Questions about scenes in images
____

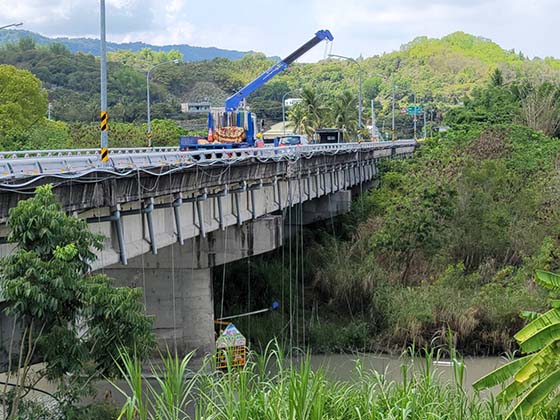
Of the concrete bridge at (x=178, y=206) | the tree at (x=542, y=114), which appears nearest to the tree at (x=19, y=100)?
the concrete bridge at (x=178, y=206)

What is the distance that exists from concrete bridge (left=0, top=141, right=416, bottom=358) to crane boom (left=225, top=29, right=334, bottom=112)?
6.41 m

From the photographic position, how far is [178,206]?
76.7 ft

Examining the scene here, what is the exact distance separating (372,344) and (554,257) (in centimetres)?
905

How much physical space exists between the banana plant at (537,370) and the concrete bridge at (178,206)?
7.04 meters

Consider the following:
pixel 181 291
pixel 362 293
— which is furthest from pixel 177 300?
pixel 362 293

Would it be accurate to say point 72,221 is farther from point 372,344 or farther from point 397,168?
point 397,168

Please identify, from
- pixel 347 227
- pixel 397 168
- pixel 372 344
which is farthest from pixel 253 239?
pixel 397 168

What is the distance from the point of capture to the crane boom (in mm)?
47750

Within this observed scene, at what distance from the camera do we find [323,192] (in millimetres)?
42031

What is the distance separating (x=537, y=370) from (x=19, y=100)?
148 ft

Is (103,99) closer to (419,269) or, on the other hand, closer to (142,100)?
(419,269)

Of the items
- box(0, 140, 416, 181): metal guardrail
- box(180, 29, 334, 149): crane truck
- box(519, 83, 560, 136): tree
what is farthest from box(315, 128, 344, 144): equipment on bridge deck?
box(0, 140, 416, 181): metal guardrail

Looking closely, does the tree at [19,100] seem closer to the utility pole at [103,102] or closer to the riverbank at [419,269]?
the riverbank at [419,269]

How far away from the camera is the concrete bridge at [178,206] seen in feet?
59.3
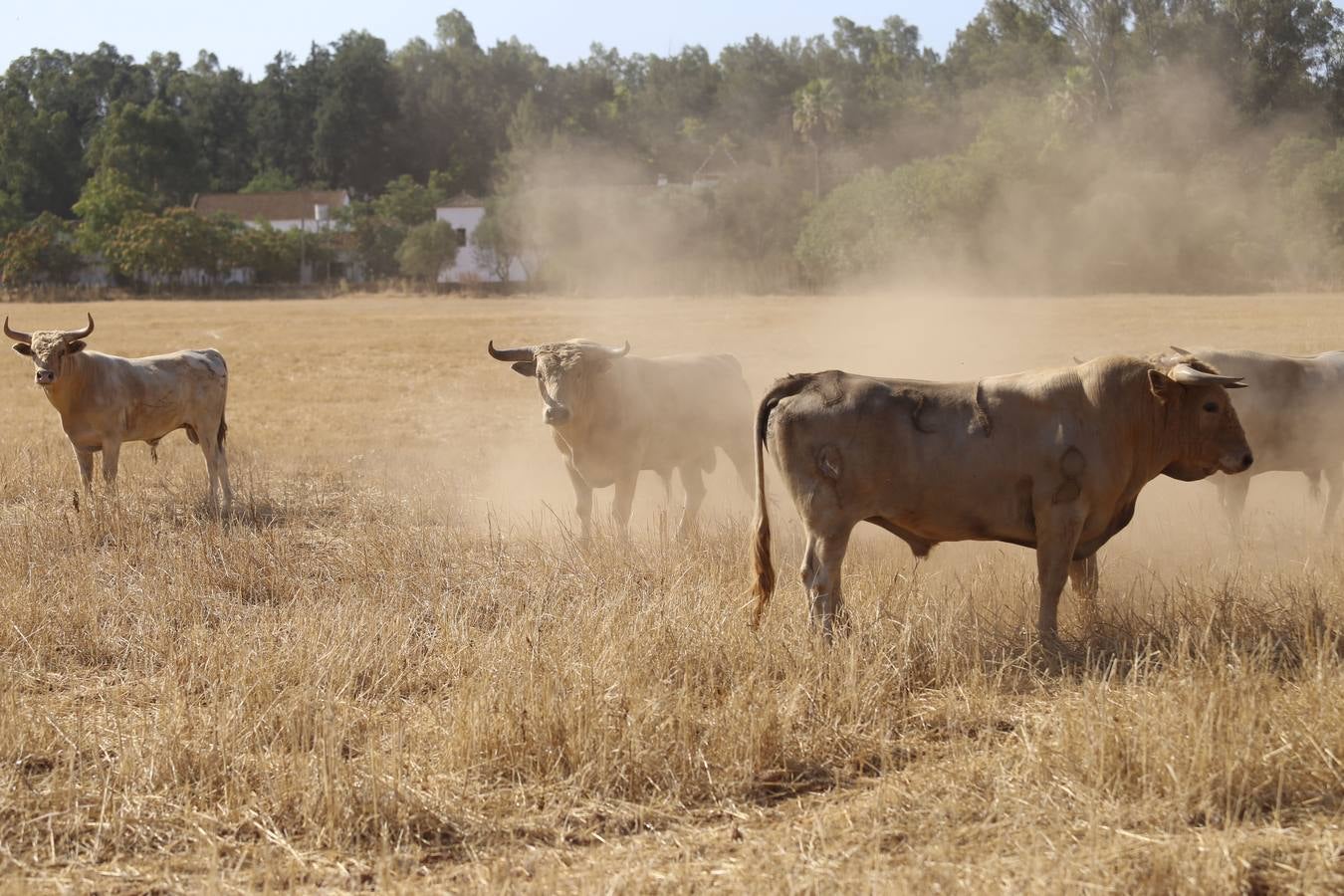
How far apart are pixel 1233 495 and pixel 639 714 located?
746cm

____

• **Instructions for the task**:
Count the lines in the rows above that contain the string "bridge", treating case as significant. Give only the number.

• **Result**:
6